CFAA – Confidentially Yours or Mine?

Confidentially, how good is your NDA –  the Non-Disclosure Agreement you have your employees sign periodically? For the time being, it appears better to be in New England to protect your private data where the U.S. 1st Circuit Court of Appeals has upheld legal protections under federal law. In the Pacific Northwest –  the 9th Circuit Court of Appeals, with worse weather, data protection is under a cloud. We key in today on the Computer Fraud and Abuse Act (CFAA) providing for criminal and civil penalties for an employee “knowingly and with the intent to defraud” accessing “a protected computer without authorization, or exceeds authorized access, and by means of such conduct” furthering “the intended fraud and obtains anything of value.” As Massachusetts Lawyers Weekly (MLW) reported  a 9th Circuit decision that damaged an arrow often used by employers to target employees who use confidential information from company computer systems.

The value of a claim under the act is that injunctive relief may be available to stop former workers from using improperly accessed information for their own benefit and to the detriment of the employer, said Amy K. Jensen, a  San Francisco attorney

“That may give the employer some recourse” when a contract claim may not, Jensen said. (Kimberly Atkins – MLW 6/7/2012)

The U.S. Court of Appeals for the Ninth Circuit made employer lawsuits more difficult in their circuit with its United States v. Nosal decision.

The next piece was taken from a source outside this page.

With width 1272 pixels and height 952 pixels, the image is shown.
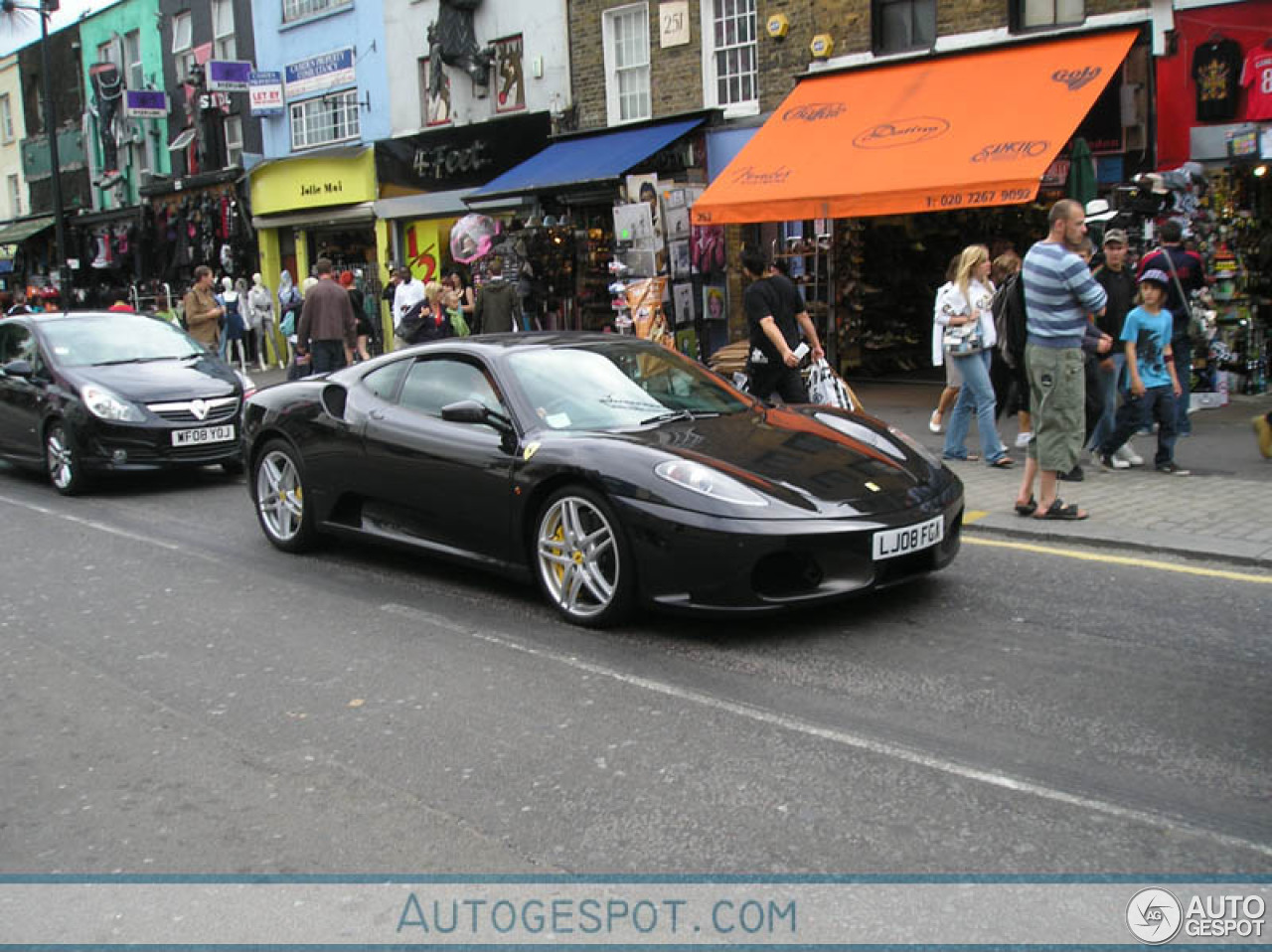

The Ninth Circuit decided that an employee, when accessing information in a computer, does not violate the CFAA when he or she violates an employer’s computer use restrictions.  We note, by the way, that it was the CFAA that caused much criticism of its abuse by the U. S. Attorney in the prosecution of MIT hacker Aaron Swartz who was indicted under the Act when he sadly committed suicide.  Some brand the Act a notoriously broad statute enacted by Congress seemingly to criminalize use of a computer out of proportion to many offenses.

As Harvard Law School Internet scholar Lawrence Lessig has written for The Atlantic: “For 25 years, the CFAA has given federal prosecutors almost unbridled discretion to bully practically anyone using a computer network in ways the government doesn’t like.”

If you are an employer in the New England area, however, the 1st Circuit Court of Appeals concluded that contracts creating restrictions may serve as the basis for claims for “damage or loss” meeting the $ 5,000 threshold under the CFAA.  It granted the employer the right to sue under the act when employees use  access it for improper purposes in violations of the NDA they signed while at their former employer. EF Cultural Travel v. Explorica Inc, 274 F.3d 577 (1st Cir., 2001)

The CFAA provides for criminal and civil penalties against an employee who “knowingly and with the intent to defraud, accesses a protected computer without authorization, or exceeds authorized access, and by means of such conduct furthers the intended fraud and obtains anything of value.”

Penalties for violating the CFAA include fines and imprisonment, with the term varying with severity and number of violations with a maximum length ranging from a year to many years in the most severe cases.

The Fourth Circuit recently asked the Supreme Court to review recent cases and help define the law. The U.S. Supreme Court’s denial of certiorari, basically meaning that it was not ready to look at it, has left the scope in cyberspace! While New England certainly favors employers for the time being, other circuits are not so protective of data but more so of individuals.  We will closely watch the CFAA in the future.

Massachusetts has its own criminal access statute but with penalties of 30 days in jail or a $ 1,000 fine. See G. L. Ch. 266, Sec. 120F, Unauthorized access to computer systems.